Dalam postingan tersebut, seorang pengguna dengan nama akun Gustave Aznablemengungkapkan bagaimana perilaku eksploitasi anak yang dilakukan di Jepang dan Korea Selatan melalui industri budaya populer mereka. Menurutnya, meski terkenal sebagai negara yang damai dan maju, mereka tidak lepas dari kecacatan dan kelemahan.
Nada serupa dapat dilihat dalam postingan serupa di grup Penyefong Western (Menolak Degenerasi). Dalam postingan mengenai fat acceptance, seorang pengguna mengungkapkan kritik yang menyatakan bahwa hal tersebut berat sebelah dan hanya “merupakan kampanye kaum woke (liberal)”. Postingan tersebut ingin menyampaikan bahwa fat acceptance hanya berlaku bagi kaum wanita, sementara kaum pria gemuk seolah terpinggirkan dalam diskursus tersebut.
Apa persamaan kedua postingan tersebut? Setidak-tidaknya, terdapat satu persamaan dalam kedua postingan tersebut. Persamaan tersebut adalah bahwa pemujaan yang berlebihan terhadap suatu kebudayaan, atau dalam bahasa di internet disebut juga sebagai penyepong, bukan merupakan hal yang sehat. Melalui grup penyepong, mereka ingin menyampaikan kritik terhadap pemujaan berlebihan.
Bagaimana aktivitas beberapa grup penyepong di Facebook dalam mengolah serta memaknai peristiwa terkait dengan wilayah yang mereka kritisi? Lalu, bagaimana tanggapan warganet mengenai keberadaan mereka secara umum?
Fenomena grup penyepong dapat dikaitkan dengan istilah overproud. Menurut Atikah Nurmala dan Masduki Asbari dalam artikel Overproud: Fenomena Orang Indonesia Lebih Terobsesi dengan Hal Berbau Asing?, masyarakat yang overproud tercipta dari perasaan minder atau trauma pengalaman penjajahan pada masa silam. Terdapat semacam inferiority complex atau perasaan inferior dari orang asing yang mendorong orang Indonesia memuja bangsa asing.
Bisa dikatakan, keberadaan grup penyepong merupakan sikap menentang inferiority complex masyarakat Indonesia. Hal tersebut dapat dilihat dalam sebuah postingan yang dibagikan Ajie Matahari dalam grup Penyefong Western (Menolak Degenerasi). Dalam postingan itu, ia mengkritik seorang pengguna YouTube yang lebih bangga untuk menjadi bangsa Amerika Serikat meski ia merupakan orang Indonesia.
Dalam postingan lain, seorang anggota grup dengan nama akun Dimitri Subaru mengungkapkan keresahannya terhadap fenomena femboy, atau lelaki yang menggunakan pakaian perempuan. Ia mengatakan bahwa pembiaran terhadap para femboy merupakan sebuah normalisasi, dan mengingatkan anggota grup lain bahwa “awal dari [bencana] dimulai dari bercanda.”
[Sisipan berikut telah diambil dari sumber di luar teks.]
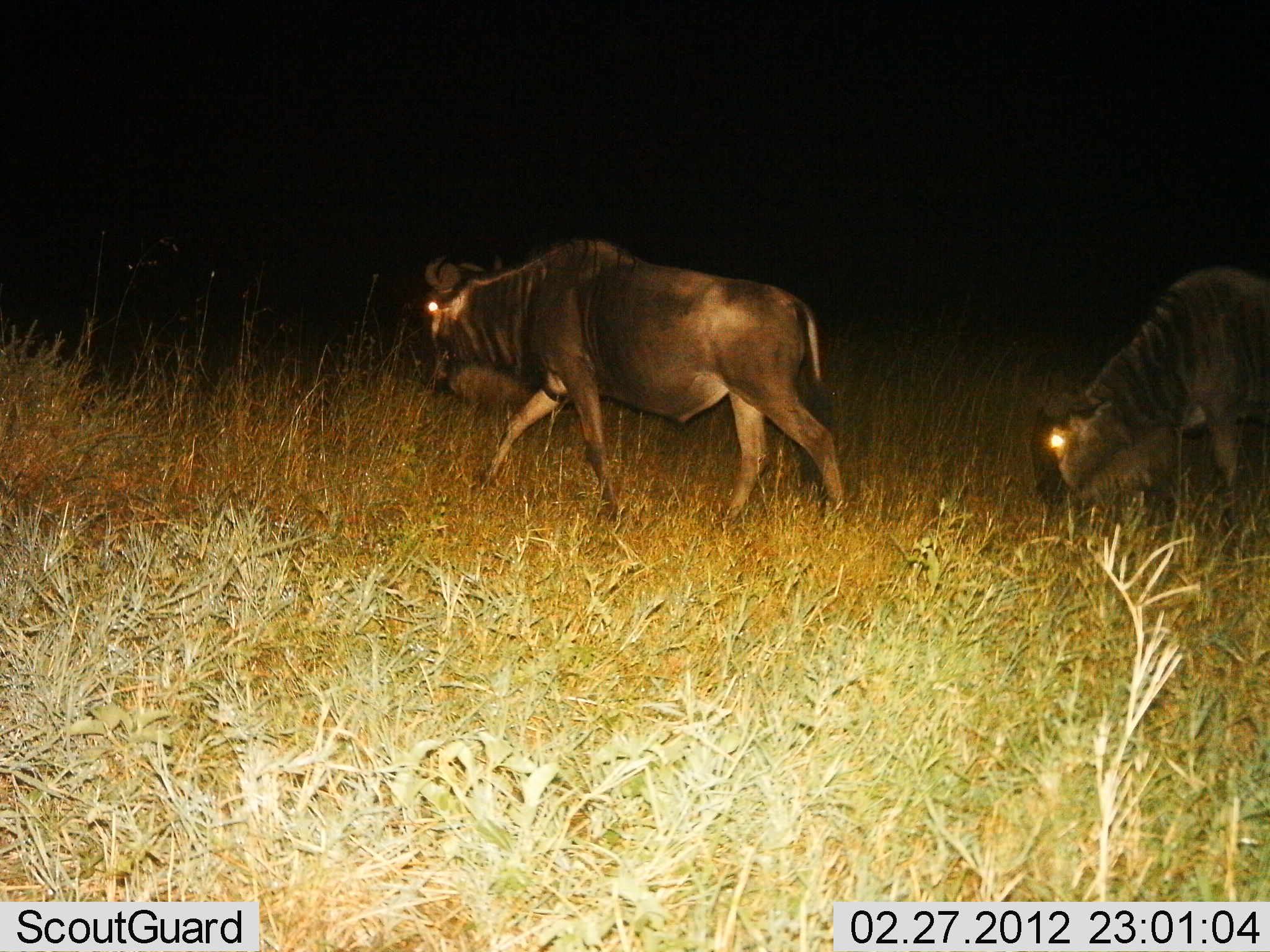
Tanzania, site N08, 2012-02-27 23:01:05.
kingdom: Animalia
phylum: Chordata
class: Mammalia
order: Artiodactyla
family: Bovidae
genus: Connochaetes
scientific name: Connochaetes taurinus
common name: blue wildebeest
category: wildebeest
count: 2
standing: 25%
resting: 0%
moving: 100%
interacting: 0%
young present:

Pandangan anggota grup Penyefong Western (Menolak Degenerasi) juga serupa dengan grup Penyefong Jepang. Dalam meme yang dibagikan Simon Riley, ia menggambarkan sebuah realita kaum wibu yang mengagungkan apa pun berbau Jepang. Salah satu contoh yang ia tampilkan adalah pemujaan berlebihan terhadap ramen sebagai makanan terenak di dunia alih-laih rawon, yang dinobatkan sebagai makanan berkuah terbaik di dunia versi Taste Atlas.
Meme tersebut disepakati oleh anggota grup lainnya. Mengutip sebuah komentar oleh Ihsan, seorang anggota grup mengatakan bahwa rawon yang full rempah tak sebanding dengan mie rebus, nama bagi ramen. Komentar lain, kali ini oleh Ilham Pebrian, mengatakan bahwa ramen tak layak disebut sebagai makanan berkuah terbaik di dunia, karena ia tak ada bedanya dengan mi ayam.
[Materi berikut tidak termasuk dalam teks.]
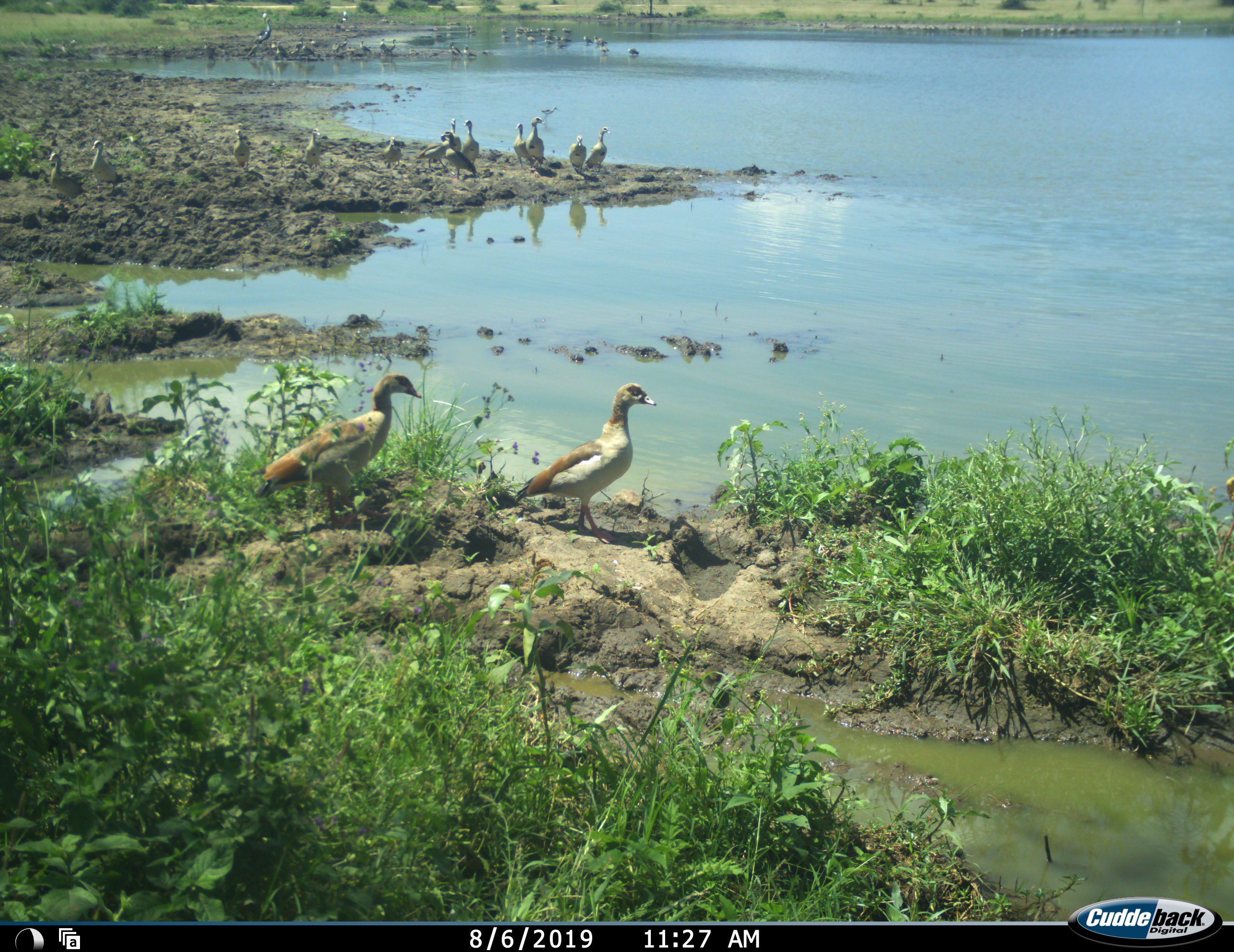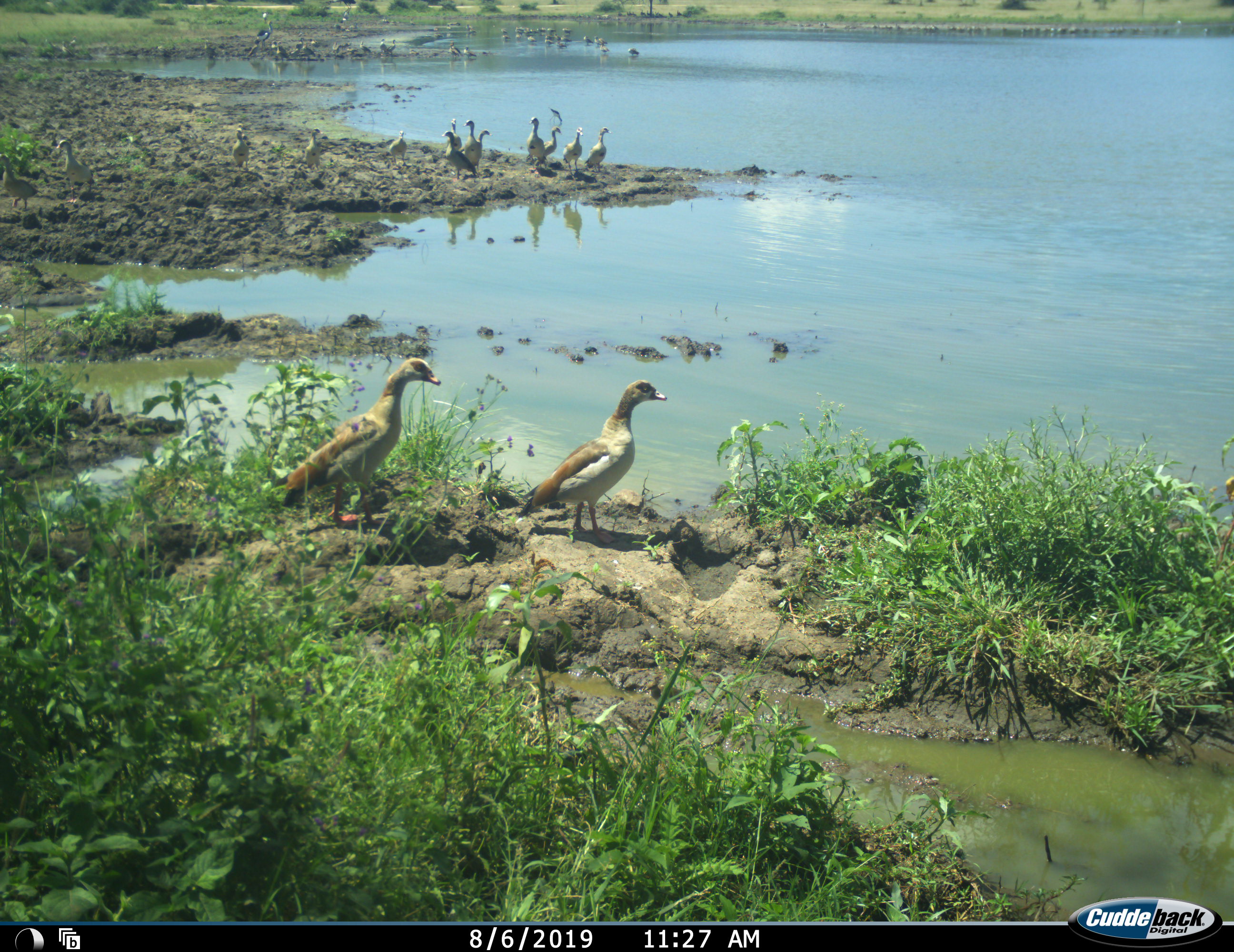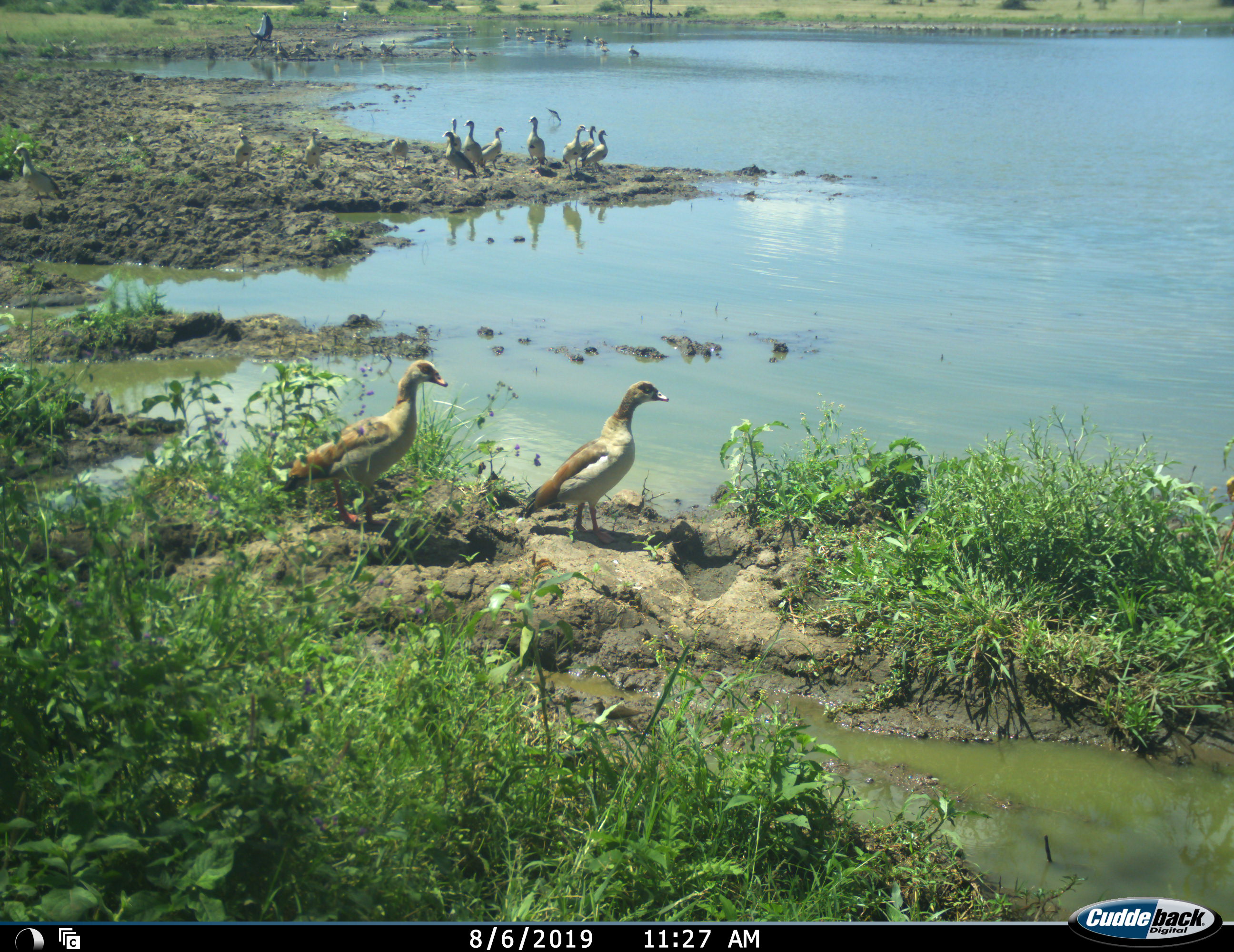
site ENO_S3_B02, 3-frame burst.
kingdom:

Bagaimana tanggapan warganet Facebook merespon fenomena grup penyepong. Merujuk video humor yang dibagikan halaman Facebook Dikala anda Menonton Televisi 3.0, warga Facebook menyambut hangat keberadaan komunitas penyepong. Mereka memandang grup penyepong menjawab keresahan mereka terhadap fenomena overproud yang mulai mewabah generasi muda di Indonesia.
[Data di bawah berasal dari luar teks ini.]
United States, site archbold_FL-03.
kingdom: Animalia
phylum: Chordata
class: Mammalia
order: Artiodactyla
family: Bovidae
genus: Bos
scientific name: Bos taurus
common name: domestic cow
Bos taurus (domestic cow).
Baik sebagai sebuah komunitas dan sebagai fenomena, kehadiran grup penyepong menyadarkan masyarakat Indonesia bahwa mereka masih memiliki perasaan minder melihat keberadaan bangsa asing. Mereka memposisikan kemajuan peradaban hanya terjadi di dunia Barat, terutama Eropa, Amerika Serikat, dan Jepang.
Sikap inferiority complex yang telah melekat dalam diri masyarakat Indonesia sebagai warisan kolonialisme perlu dikikis sedikit demi sedikit, dan keberadaan grup penyepong merupakan langkah kecil untuk mewujudkannya. Melalui sentuhan komedi, menyesuaikan dengan target pasar, mereka berusaha menyadarkan masyarakat, terlebih mereka yang melek internet, untuk tidak menjadi seorang penyepong.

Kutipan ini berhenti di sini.